Empty container movements signal freight shift to the East Coast
Like a pendulum that reached its maximum height in one direction that has begun to accelerate towards equilibrium, volumes of empty containers are shifting to the East Coast over the past few weeks.
The number of empty containers moving into the Elizabeth New Jersey market over the past two weeks has almost tripled, while inbound empties moving to the Los Angeles market has dropped 46%. Pair that with the fact outbound Los Angeles trucking volumes have dropped approximately 14% since the start of November, it seems the country’s capacity is in need of re-balancing. The question to ask is whether this is a proactive or reactive move to import behaviors by the large shipping companies and what does this mean for domestic freight.
The impact of the U.S. trade war with China has been discussed ad nauseum to this point, so it would seem the international shipping companies, who own the most of the 20 and 40-foot containers in the world, have already figured out shippers have begun to ship more freight to the East Coast from Asia. Domestic 53-foot containers have also been increasingly re-positioned to the Northeast over the past several weeks.

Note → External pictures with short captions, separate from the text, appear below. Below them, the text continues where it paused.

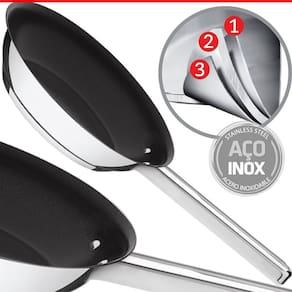 Frigideira Antiaderente Aço Inox Fundo Triplo Indução Ø20cm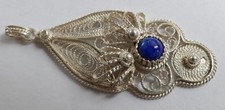 Anhänger filigrane Arbeit blauer Cabochon Silber Vintage 70er pendant silver
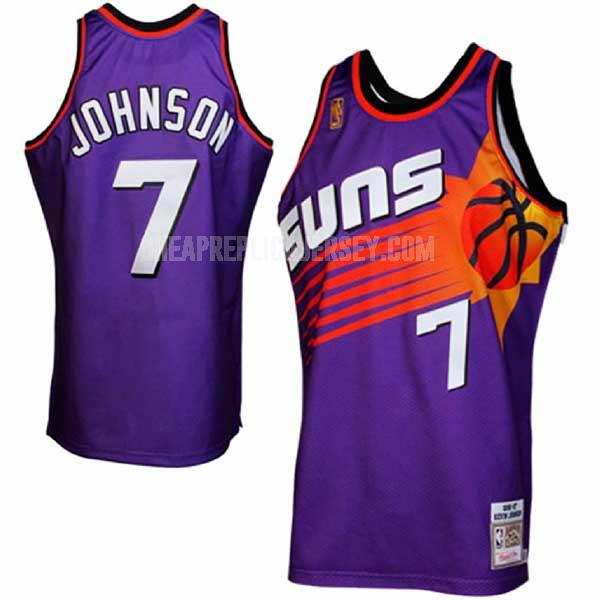 men's phoenix suns kevin johnson 7 purple throwback replica jersey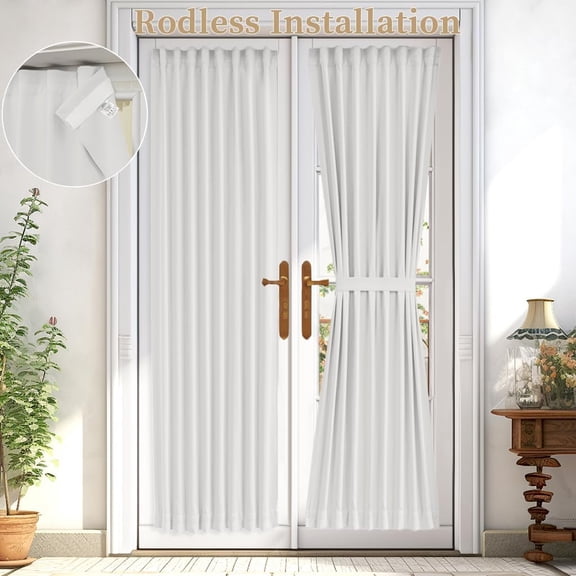 Self-Adhesive French Door Curtains - Rodless No Drill Light Filtering Window Treatment for Sliding Glass Doors, 1 Panel, W25 x L72, Greyish White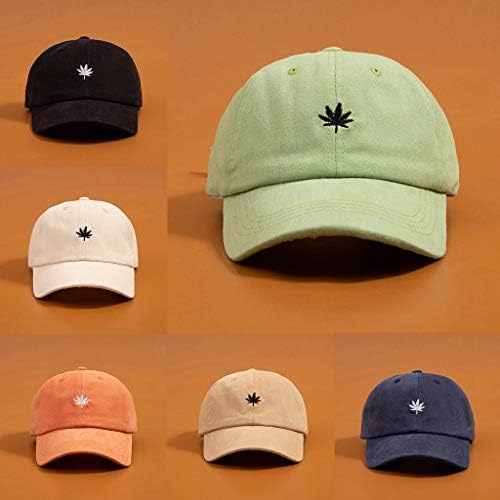 Stylish Sunscreen Cotton Baseball Cap with Embroidered Maple Leaf for Girls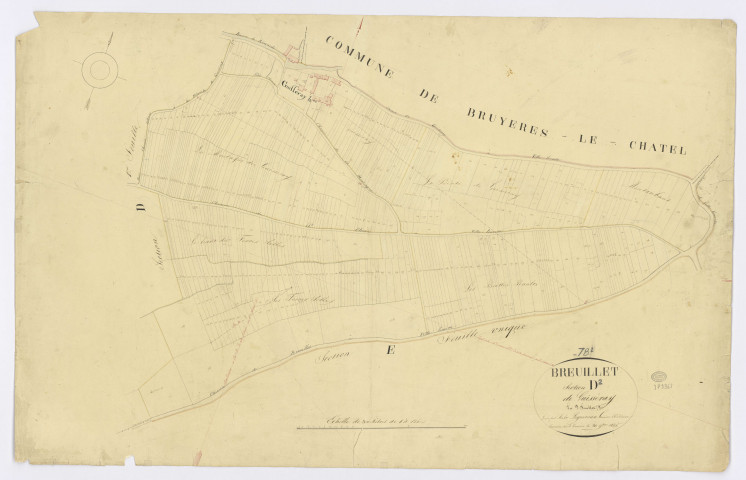 BREUILLET. - Section D - Guisseray, 2ème feuille, ech. 1/1250, coul., aquarelle, papier, 67x102 (1825). 
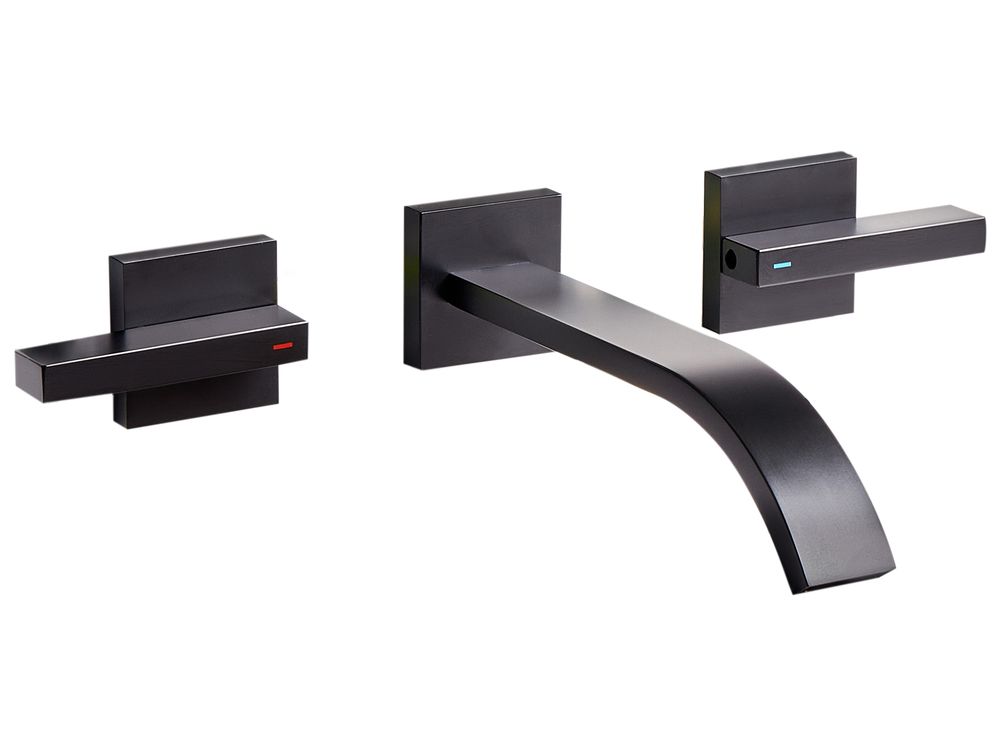 Wall Mounted Basin Mixer Tap BERRACO Brass Black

Many shippers have started sourcing production in southern Asia versus China to avoid additional tariffs. Shipping from southern Asia directly to the U.S. East Coast via ship becomes more attractive to freight destined for the major population centers in the eastern half of the U.S. Shippers can shave a few days on the water and a few dollars when shipping through the Suez Canal in the Middle East versus the Panama Canal from China.
This behavior has been emerging since the beginning of the year. Looking at a relative chart of the number of shipments originating from Vietnam versus China, volume growth has outpaced Chinese imports by over 50% at times during the second half of the year. Chinese import volumes still dwarf those from southern Asia, but there is enough change in behavior to warrant attention.
Vietnam is just one of the countries increasing output to the U.S. — India and Malaysia import shipments were up 7% and 33% respectively in October versus last year. This is something that is highly visible by the big shipping companies and forwarders albeit potentially not in aggregate.
Perhaps one of the more telling indicators are the Freight Baltic Indexes, which measure average spot rates for shipping 40-foot containers all over the world. Rates have fallen from China to both the West and East Coasts, but the East Coast rate has remained flatter throughout the year. The shipping rate from Europe to the North American East Coast has increased 26% y/y, indicating increased demand for European imports in 2019 as well. All three rates, however, have declined since early November.
Outbound Los Angeles truckload volumes may have declined over the past few weeks, but remain strong from a year-over-year perspective — over 30% higher. By no means has the faucet turned completely off out West, but there are signs that the East Coast is about to get busier. Outbound New Jersey volumes are over 35% up y/y with a 3% increase m/m. This means shorter length of hauls in heavier traffic for many carriers into 2020. Shippers and carriers will need to start taking their minimum rates— the lowest charge for a shipment in a lane—more seriously if this holds true.